O livro infantil é um objeto que tem ganhado formas criativas e encantadoras. As capas, as ilustrações, os materiais, os temas e os textos são trabalhados de forma a criar uma situação lúdica e explorar a imaginação dos pequenos.
Alguns são planejados para serem lidos pelas crianças já alfabetizadas, outros são histórias para serem contadas por adultos, de forma integrada com o manuseio e a observação das imagens. Há aqueles que são quase brinquedos, alguns conduzem ações, como tomar banho ou ensinam coisas compatíveis com o desenvolvimento de cada fase.
Os livros são pensados para diferentes públicos, como livros em braile, com audiodescrição e videolivros em Libras.
Na educação, especialmente dos anos iniciais, em que o foco é a alfabetização, a área de linguagens visa possibilitar aos estudantes participar de práticas diversificadas, que lhes permitam ampliar capacidades expressivas em manifestações artísticas, corporais e linguísticas, como também conhecimentos sobre essas linguagens e o desenvolvimento de habilidades de uso significativo da linguagem em atividades de leitura e escuta.
É muito importante que o trabalho educacional valorize os multiletramentos, que considera, como uma de suas premissas, a diversidade cultural, de forma a garantir uma ampliação de repertório e uma interação e trato com o diferente.
O projeto Literalibras (fomentado pela CAPES) é uma parceria do IFSC com escolas do Ensino Fundamental, anos iniciais, e objetiva promover momentos que favoreçam aos alunos surdos e ouvintes um desenvolvimento social, cultural, identitário e educacional, que contribuam para o reconhecimento de si e do outro. O projeto, que foi desenvolvido no curso de Pedagogia bilíngue, consiste na tradução de livros infantis, para vídeos em Libras. As histórias são apresentadas em aula pela professora.
Veja alguns dos vídeos com contação de histórias em Libras.
A literatura em Libras tem características muito peculiares. Para além dos aspectos linguísticos, é possível observar o uso de recursos visuais que revelam a expressividade da cultura visual dos surdos.
Selecionamos dois estudos de professores do IFSC sobre literatura em Libras que chamam a atenção para isso. A tese de Márcia Felício aborda a tradução simultânea de literatura em Libras e considera enriquecedor que a tradução para português deixe espaço para que o ouvinte observe o que está sendo mostrado em Libras, sem tentar descrever todos os aspectos imagéticos expressados pelo sinalizante. Isso pode ser importante para a poética da língua de sinais. E a tese de Veridiane Pinto Ribeiro que produziu um corpus criado especificamente para a pesquisa, em vídeos com a tradução de contos infantis, de português para Libras. O foco da pesquisa era estudar a língua de sinais e seus aspectos constitutivos corporificados, fundamentais para a expressão da cultura visual e relevantes na contação de histórias infantis.

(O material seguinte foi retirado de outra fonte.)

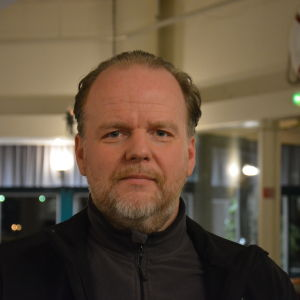 Profilbild på Samlingspartiets Kim Lindstedt.
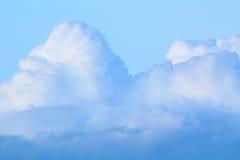 Ciel bleu avec des nuages (cumulus) Photographie stock libre de droits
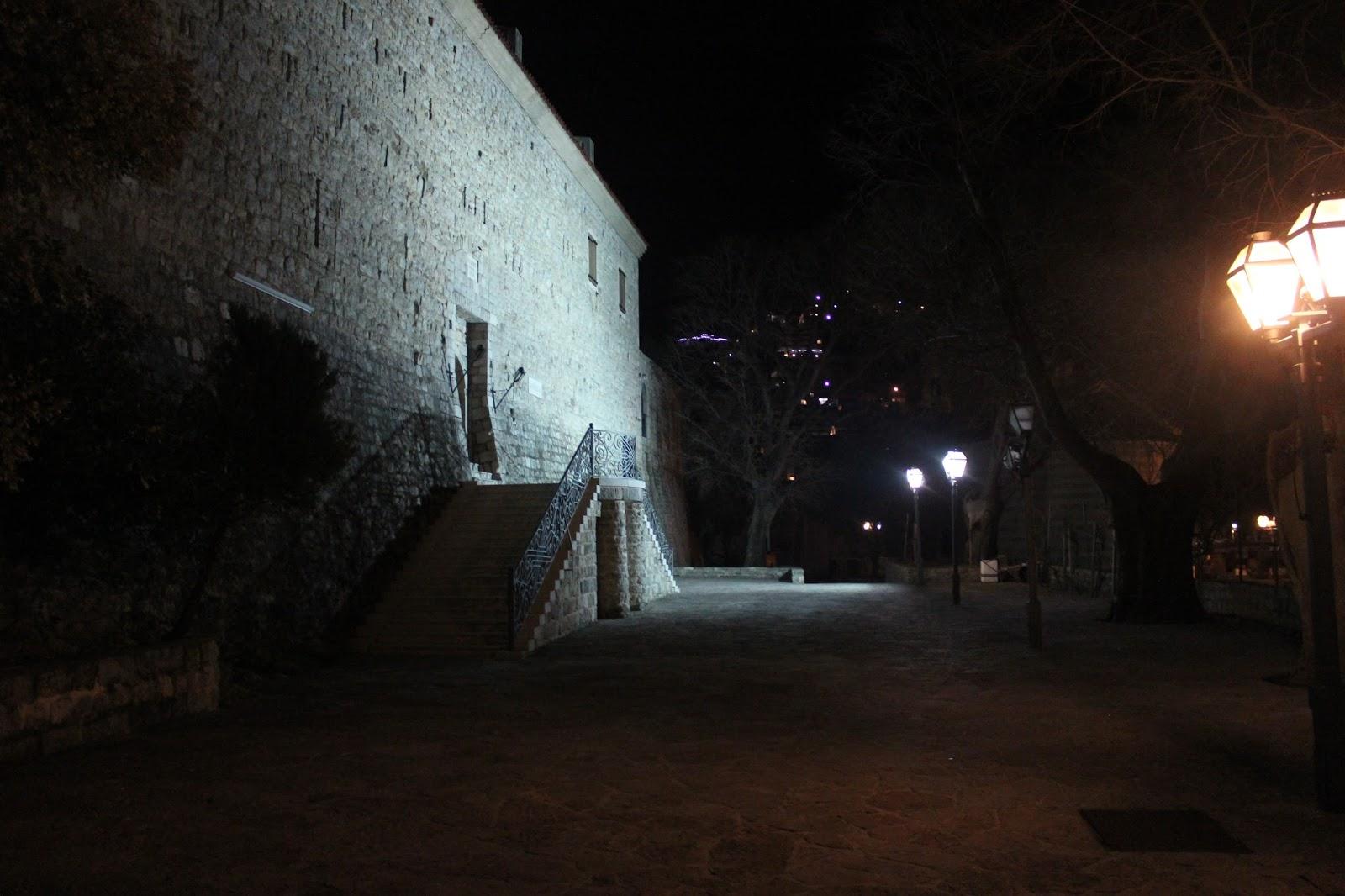Budva noću, tvrđava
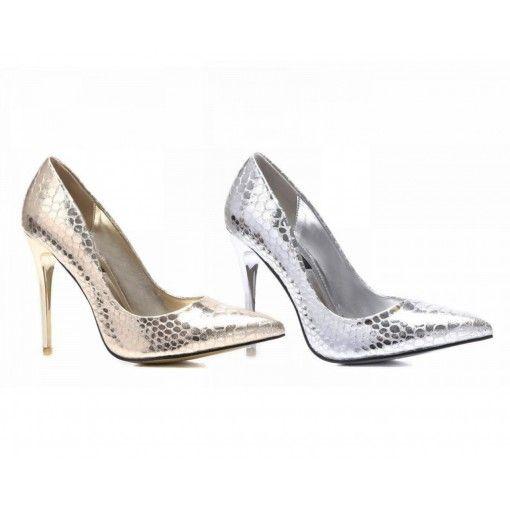 Die High Heels zaubern schöne lange Beine und glänzen in modischer Schlangenoptik. Sie haben die Wahl zwischen luxuriösem Gold oder edlem Silber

Esses estudos são úteis para a formação de tradutores e intérpretes, para os professores da educação bilíngue e interessam aos designers na produção de livros acessíveis.
Ao elaborar um livro escrito, a tipografia é pensada para incentivar a leitura, para que flua de forma agradável e significativa de acordo com o público leitor. Para tanto, existem muitos estudos e cada detalhe precisa ser considerado, não apenas o desenho das letras, sua forma, mas também os espaçamentos, tamanho, formato do livro, margens, relação do texto com as imagens, numeração, títulos, estrutura dos capítulos e seções, notas etc. Os livros em vídeos em Libras precisam desses cuidados no detalhamento do enquadramento, cores, número de intérpretes que aparecem, figurino e adereços, movimentos e ângulos de câmera, relação da sinalização com outros elementos e o próprio estilo do sinalizante.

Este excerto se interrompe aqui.